=== What you have to do ===
Exact copy, no pictures: repeat the data that follows.
----- Material to process -----
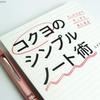 ノートのプロの技 『コクヨのシンプル ノート術』(おすすめ本)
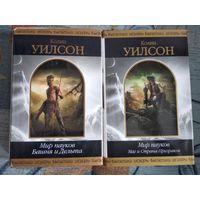 Мир Пауков (в 2 томах)
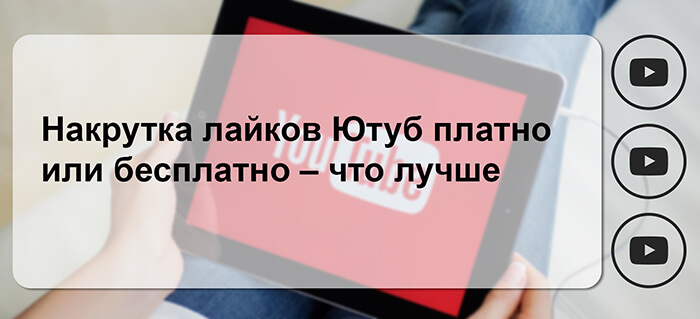 Онлайн сервисы по накрутке лайков в Ютуб без заданий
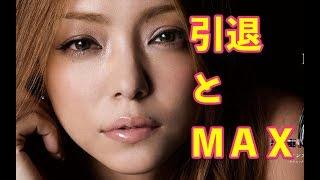 安室奈美恵引退とMAX(ナナ ミーナ)の真相を調べました。 安室奈美恵with...
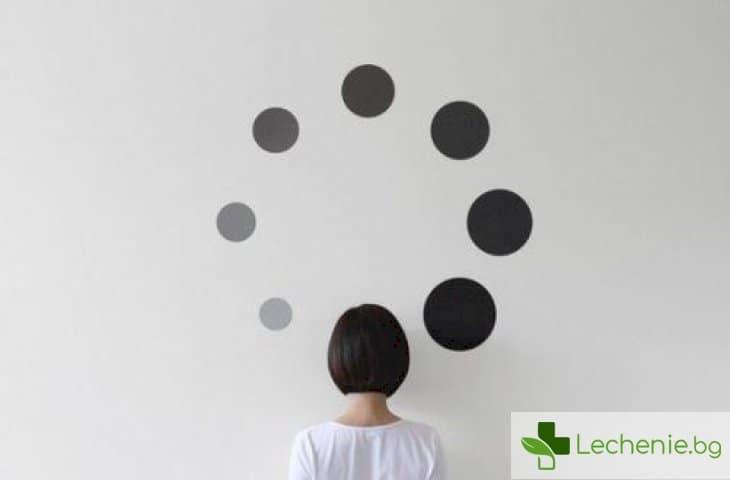 Топ 7 признака на скрита депресия при видимо успешни хора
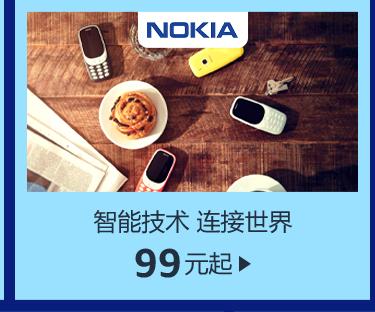 Nokia 诺基亚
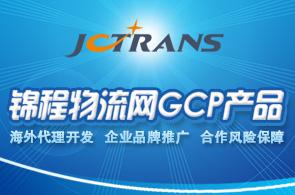 GCP  Member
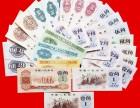 武汉旧钱币回收价格表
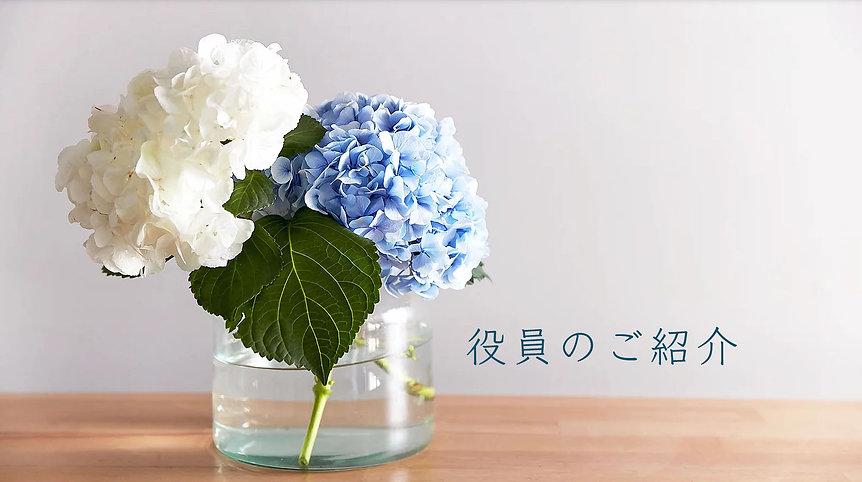 yakuin-riji.jpg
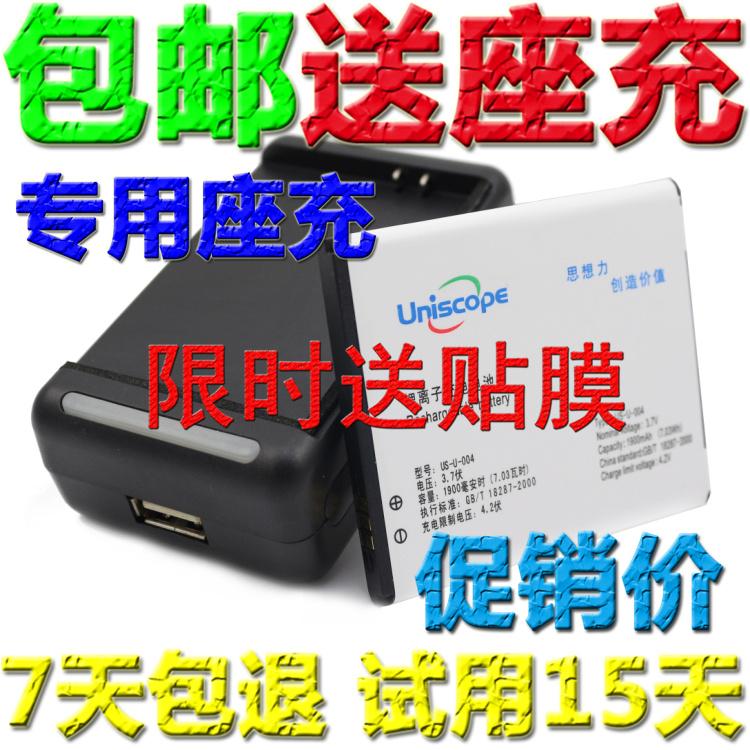 Beautiful Original uniscope small u1203 c battery us-u-004 electroplax mobile phone(China (Mainland))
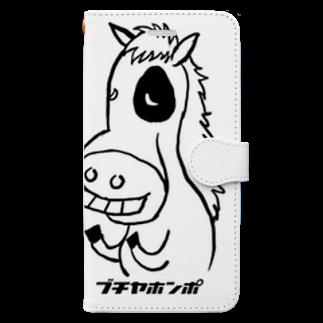 ブチヤホンポのぶち馬 Book-style smartphone case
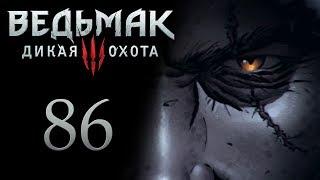 Ведьмак 3 прохождение игры на русском - Гвинт в Велене ч.2 [#86]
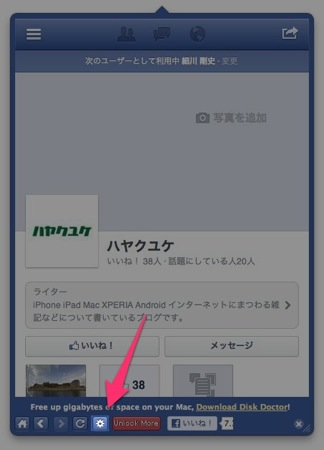 Menu tab for facebook20121101 5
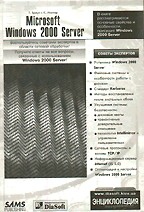 Microsoft Windows 2000 Server. Энциклопедия пользователя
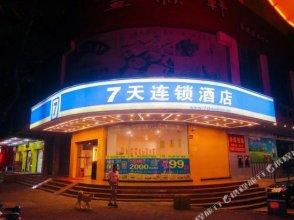 7 Days Inn Zhongshan Er Road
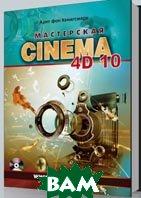Мастерская Cinema 4D 10  Арнт фон Кенигсмарк купить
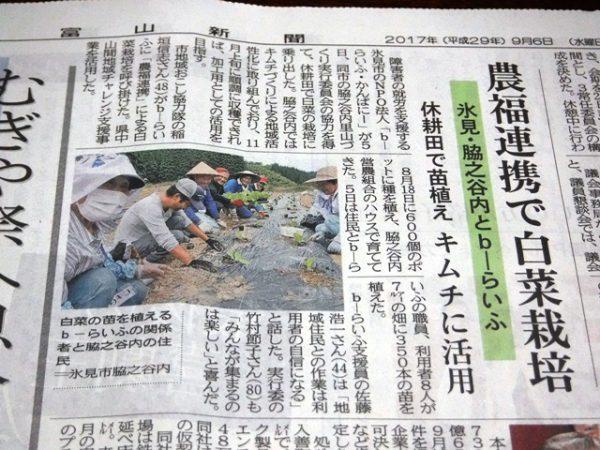 170906_bらいふ富山新聞圧縮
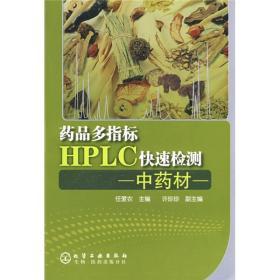 药品多指标HPLC快速检测:中药材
-----
=== Solution to this problem ===
 ノートのプロの技 『コクヨのシンプル ノート術』(おすすめ本)
 Мир Пауков (в 2 томах)
 Онлайн сервисы по накрутке лайков в Ютуб без заданий
 安室奈美恵引退とMAX(ナナ ミーナ)の真相を調べました。 安室奈美恵with...
 Топ 7 признака на скрита депресия при видимо успешни хора
 Nokia 诺基亚
 GCP  Member
 武汉旧钱币回收价格表
 yakuin-riji.jpg
 Beautiful Original uniscope small u1203 c battery us-u-004 electroplax mobile phone(China (Mainland))
 ブチヤホンポのぶち馬 Book-style smartphone case
 Ведьмак 3 прохождение игры на русском - Гвинт в Велене ч.2 [#86]
 Menu tab for facebook20121101 5
 Microsoft Windows 2000 Server. Энциклопедия пользователя
 7 Days Inn Zhongshan Er Road
Мастерская Cinema 4D 10  Арнт фон Кенигсмарк купить
 170906_bらいふ富山新聞圧縮
 药品多指标HPLC快速检测:中药材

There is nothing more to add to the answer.